Beide sind einsame Seelen: Lukasz ist mit seiner Sanftmut innerhalb der groben Dorf­ju­gend ein Fremd­körper; Adam verzwei­felt an der Unver­ein­bar­keit seines Glaubens und seiner Gefühle. Das Dorf zeigt eine verrohte Gesell­schaft, die sich selbst über­lassen endgültig abdriften könnte. Dem gegenüber­ge­stellt ist ein verknöcherter Katho­li­zismus, der den Menschen das Seelen­heil verspricht, aber vielen kaum Luft zum Atmen lässt. Diese Atmo­s­phäre geistiger Erstar­rung und innerer Kargheit wird von dem Dreh­buch­autor und Kame­ra­mann Michal Englert in adäquate Bilder übersetzt. Diese sind wunder­schön durch­kom­po­niert und zugleich sehr statisch.

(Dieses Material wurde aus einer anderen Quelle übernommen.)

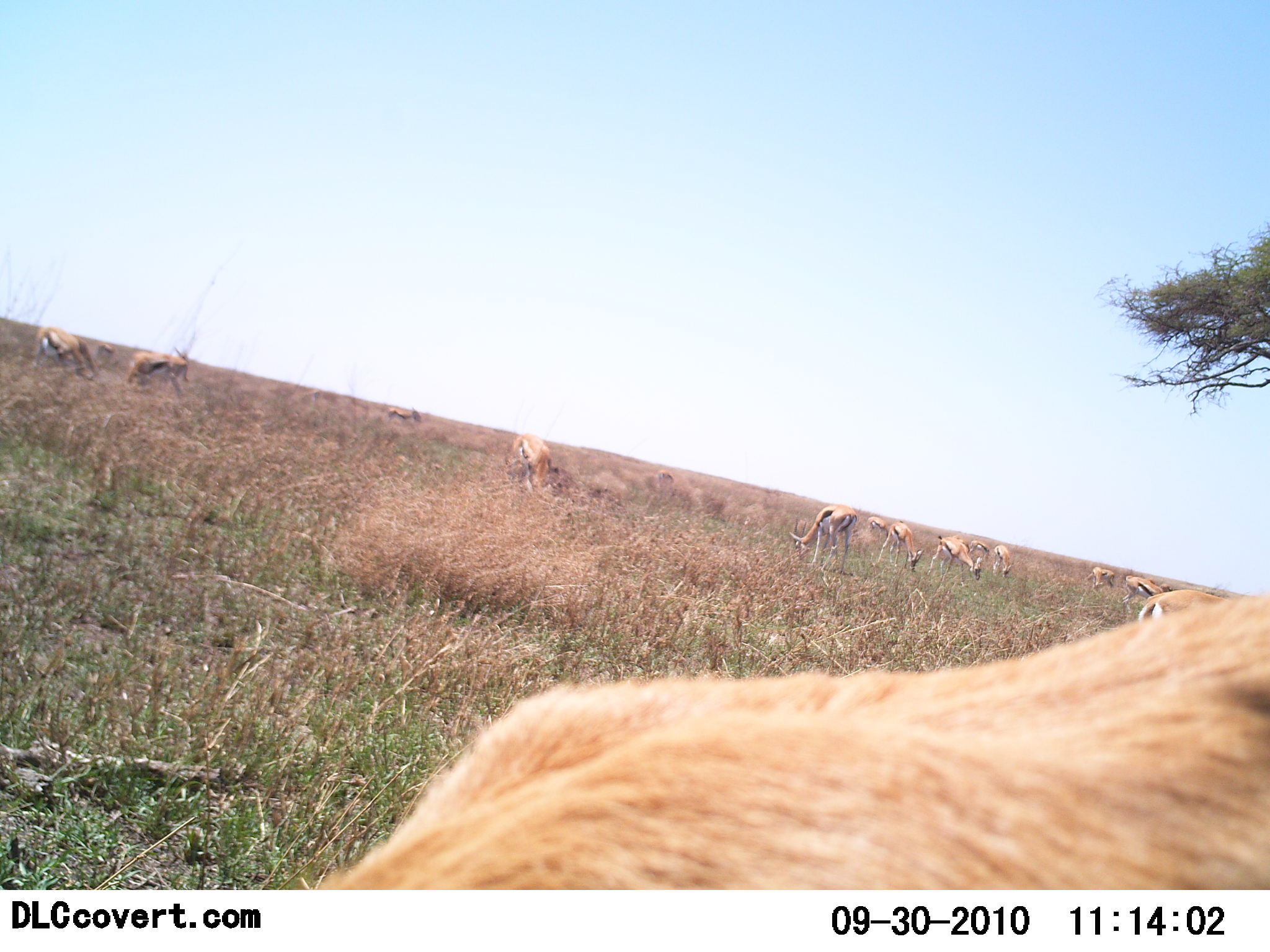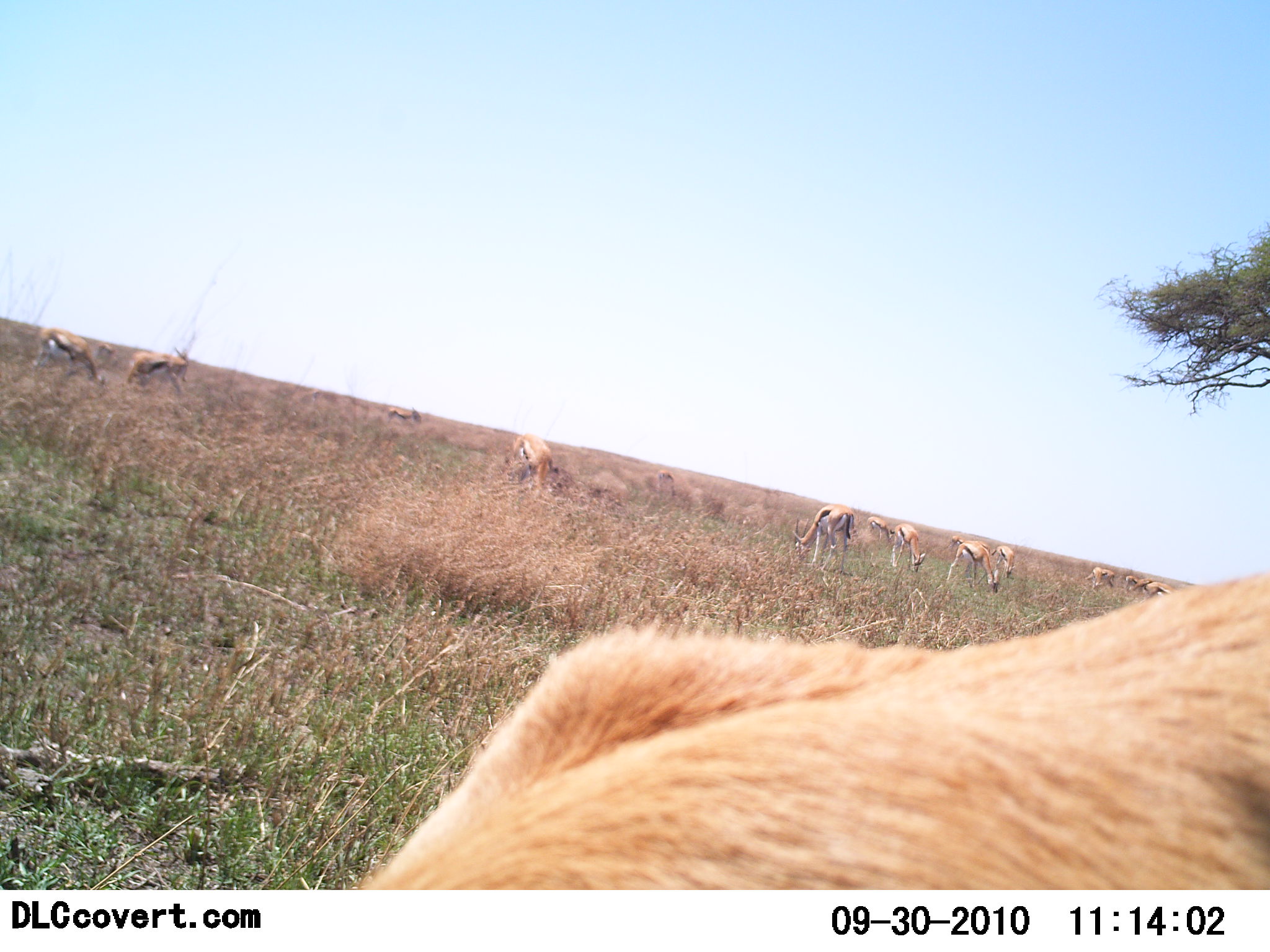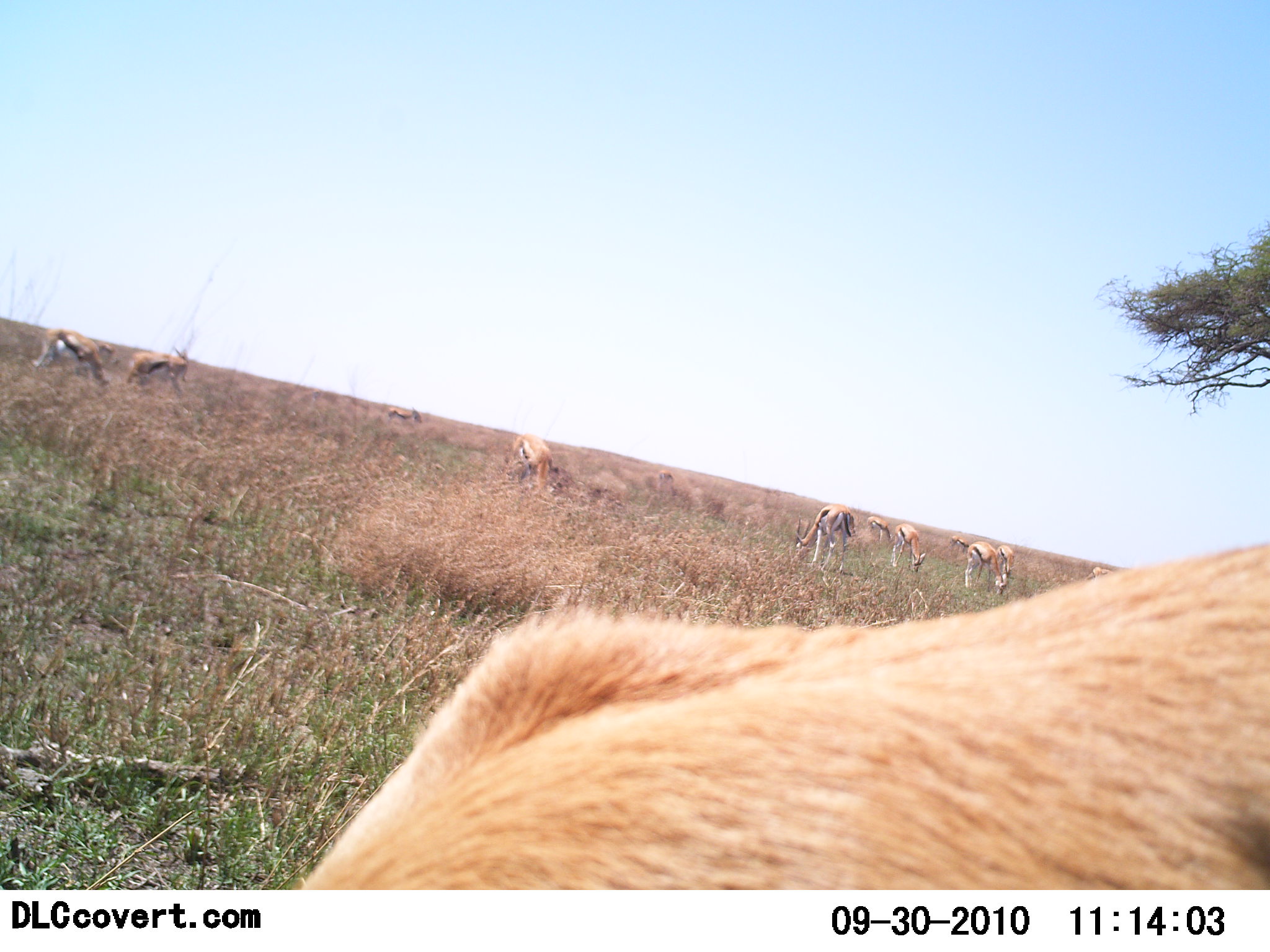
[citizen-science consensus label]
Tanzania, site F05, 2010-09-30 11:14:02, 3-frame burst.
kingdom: Animalia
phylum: Chordata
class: Mammalia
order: Artiodactyla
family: Bovidae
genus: Eudorcas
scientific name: Eudorcas thomsonii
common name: thomson's gazelle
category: gazellethomsons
Gazellethomsons (thomson's gazelle) (Eudorcas thomsonii), count 11-50. Behavior (volunteer vote fractions): standing 33%, resting 10%, moving 19%, interacting 0%. Young present (vote fraction): 0%. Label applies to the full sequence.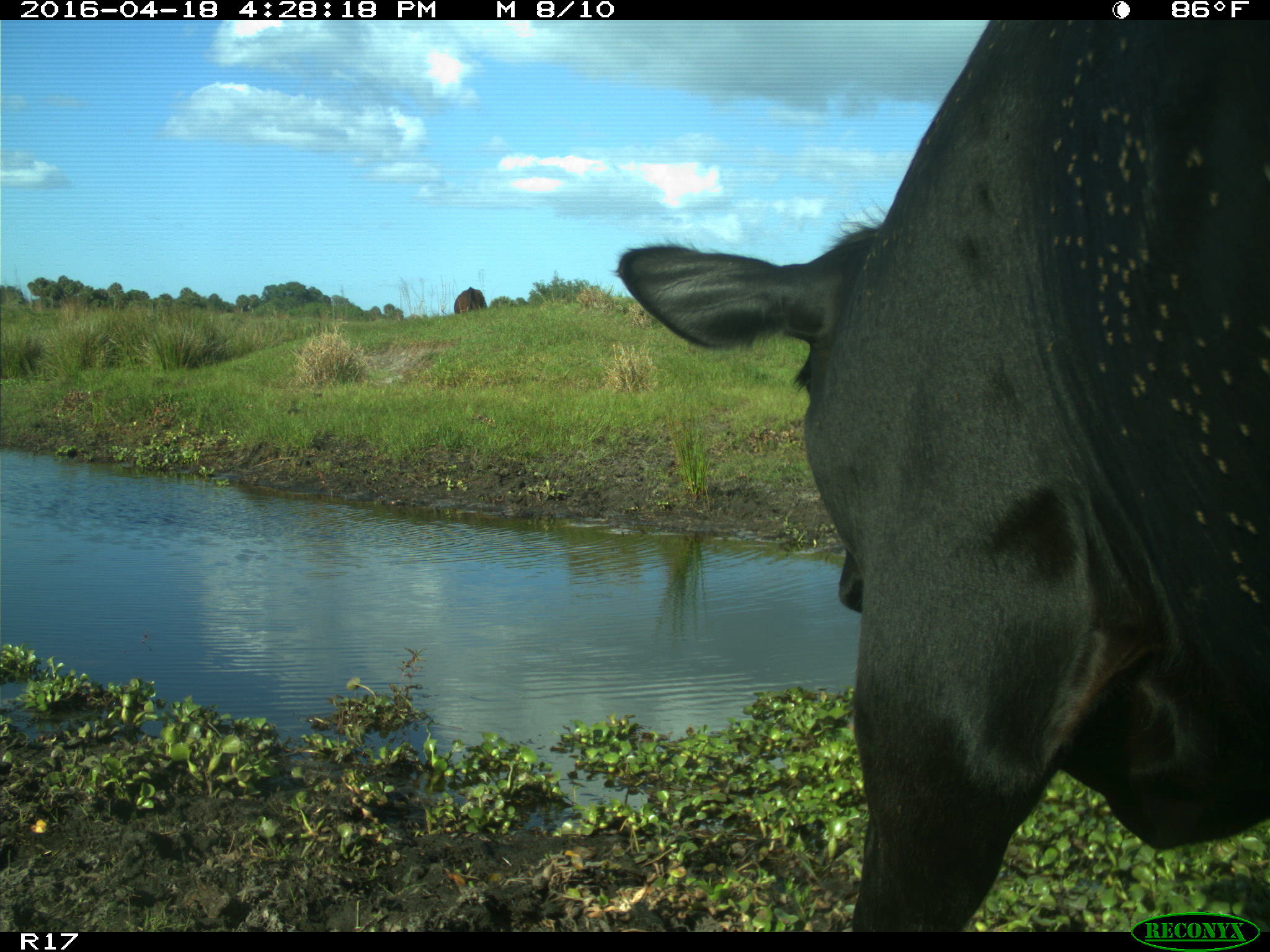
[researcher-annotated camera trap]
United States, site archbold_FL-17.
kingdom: Animalia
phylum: Chordata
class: Mammalia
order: Artiodactyla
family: Bovidae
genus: Bos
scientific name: Bos taurus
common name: domestic cow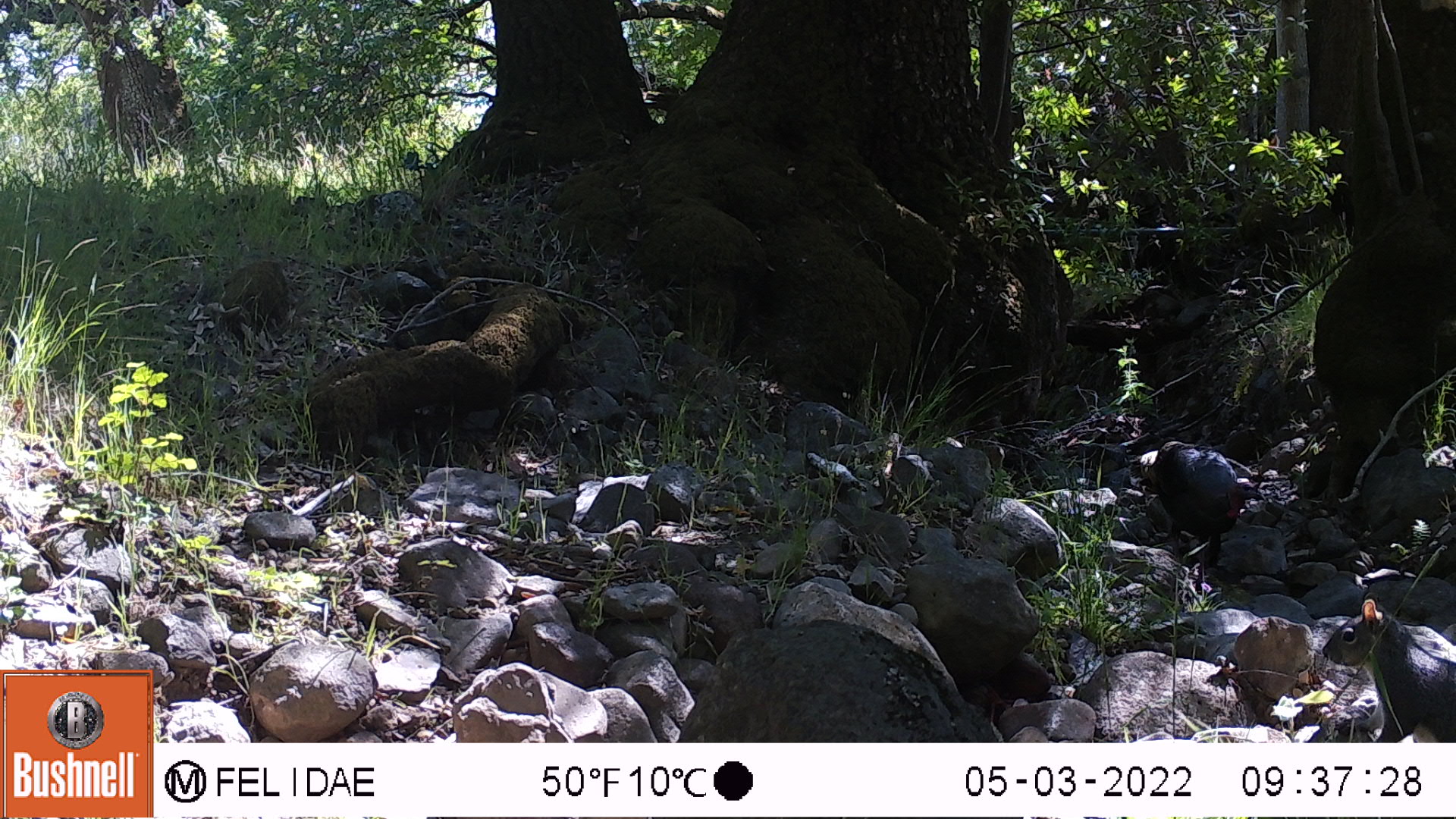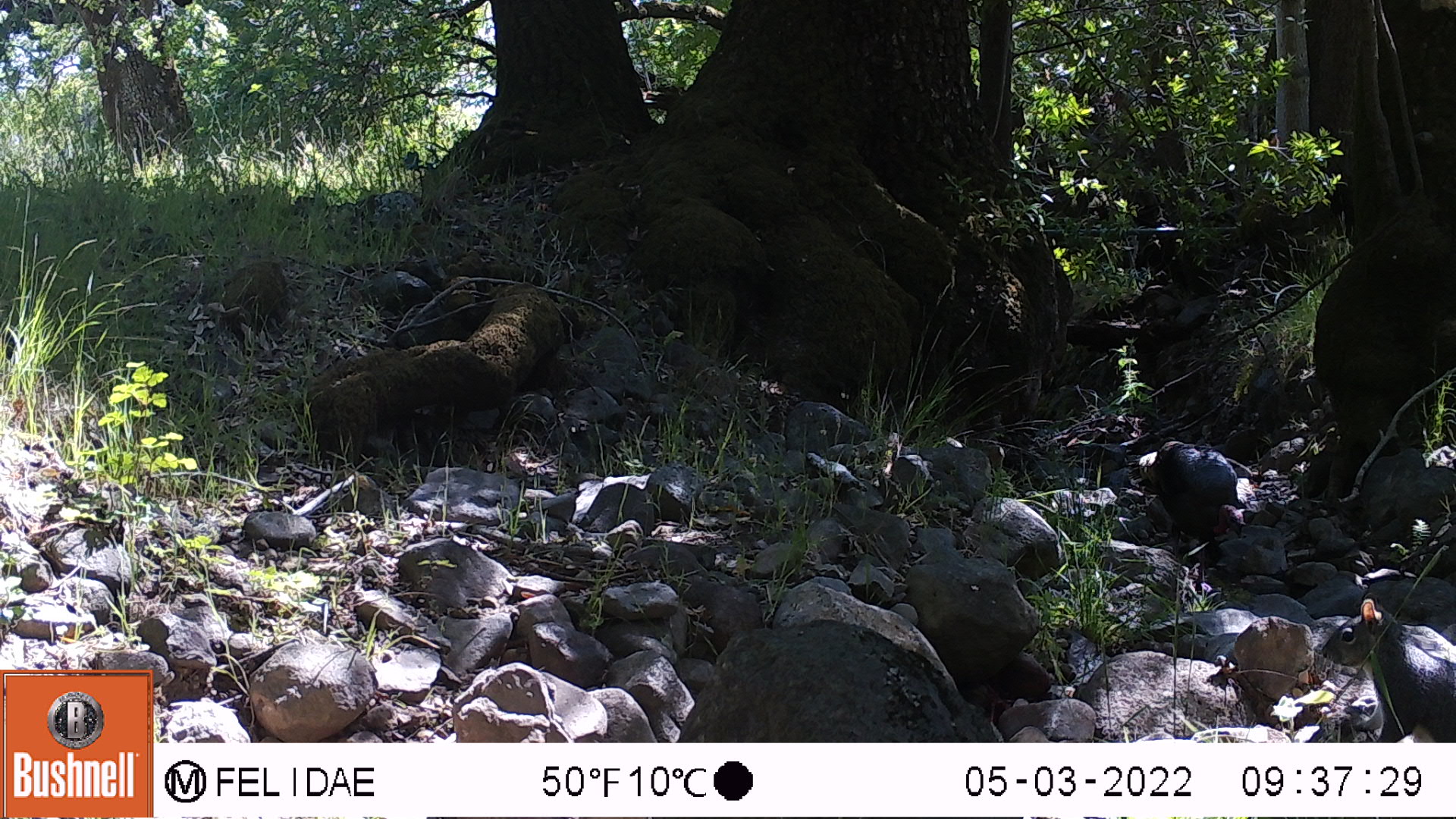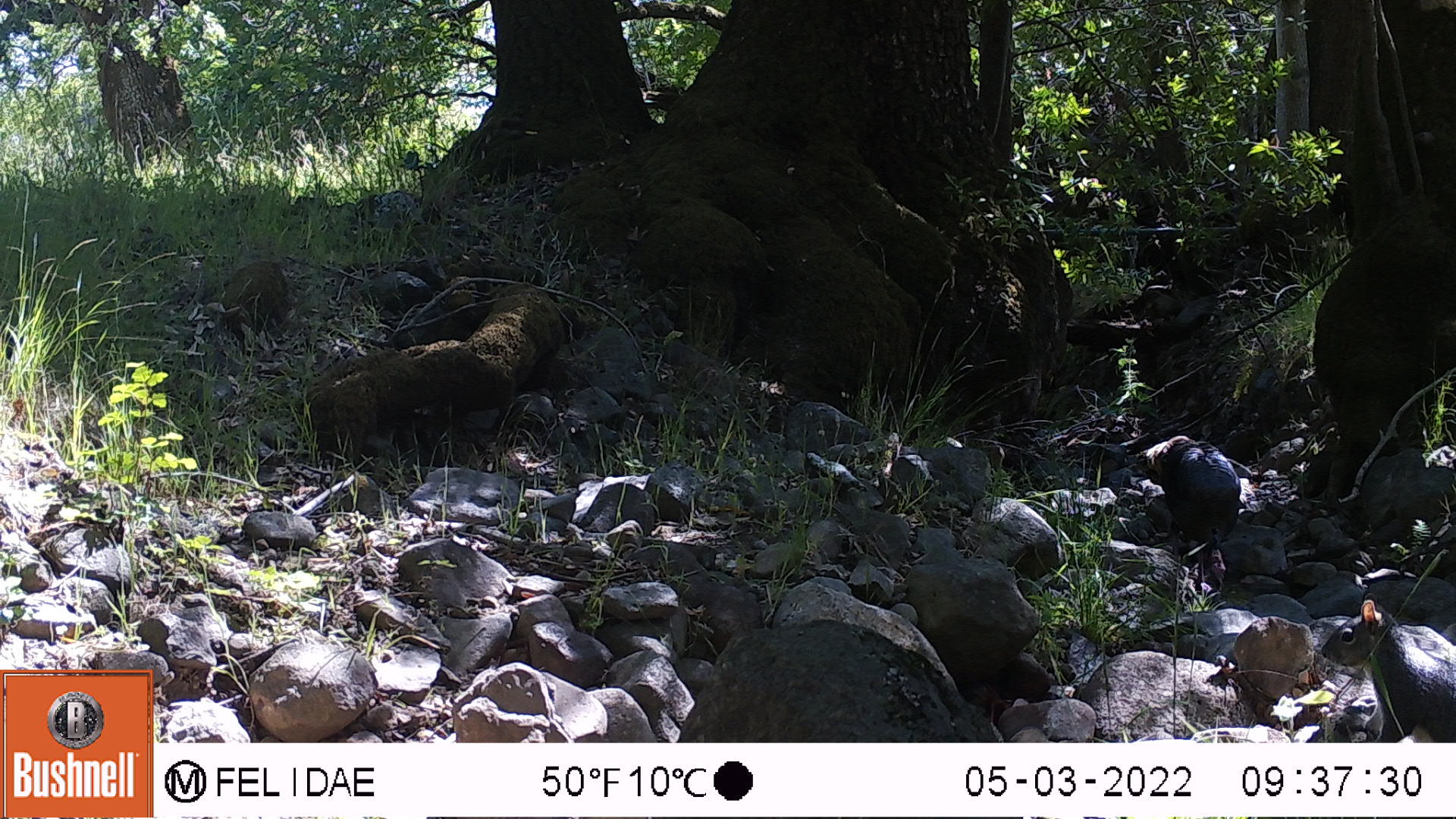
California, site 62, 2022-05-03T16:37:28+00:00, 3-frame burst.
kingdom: Animalia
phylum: Chordata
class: Aves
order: Galliformes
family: Phasianidae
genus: Meleagris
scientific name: Meleagris gallopavo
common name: turkey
Turkey (Meleagris gallopavo).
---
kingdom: Animalia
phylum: Chordata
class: Mammalia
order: Rodentia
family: Sciuridae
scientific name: Sciuridae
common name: squirrel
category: unknown squirrel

Es gibt fast keine Zooms oder Kame­ra­be­we­gungen. Ein stati­sches Einz­el­bild folgt auf das nächste. Es entsteht der starke Eindruck einer in ihrer Erstar­rung mehr kris­tal­linen, als leben­digen Gesell­schaft, welche alle von der Norm Abwei­chenden gnadenlos ausgrenzt.

Nicht nur Homo­se­xua­lität gilt in Im Namen des... als krank. Auch ein geistig zurück­ge­blie­bener Junge wird von seinen Alters­ge­nossen ständig schi­ka­niert. Nur sein Bruder steht diesem Jungen bei. Dieser Bruder ist der von Mateusz Kosci­ukie­wicz äußerst sensibel gespielte Lukasz. Dieser junge Schau­spieler und der heraus­ra­gende Andrzey Chyra als Adam tragen einen erheb­li­chen Teil dazu bei, dass der Film über das offen­sicht­liche Thema Homo­se­xua­lität und Katho­li­sche Kirche hinaus zu einem Plädoyer für Selbst­ver­wirk­li­chung und Freiheit inmitten eines repres­siven gesell­schaft­li­chen Umfeld wird. Die Botschaft von Im Namen des... lautet, dass man sich von durch seine eigene Sozia­li­sie­rung selbst­auf­er­legten inneren Blockaden lösen soll, um das Leben zu leben, das einem wirklich entspricht.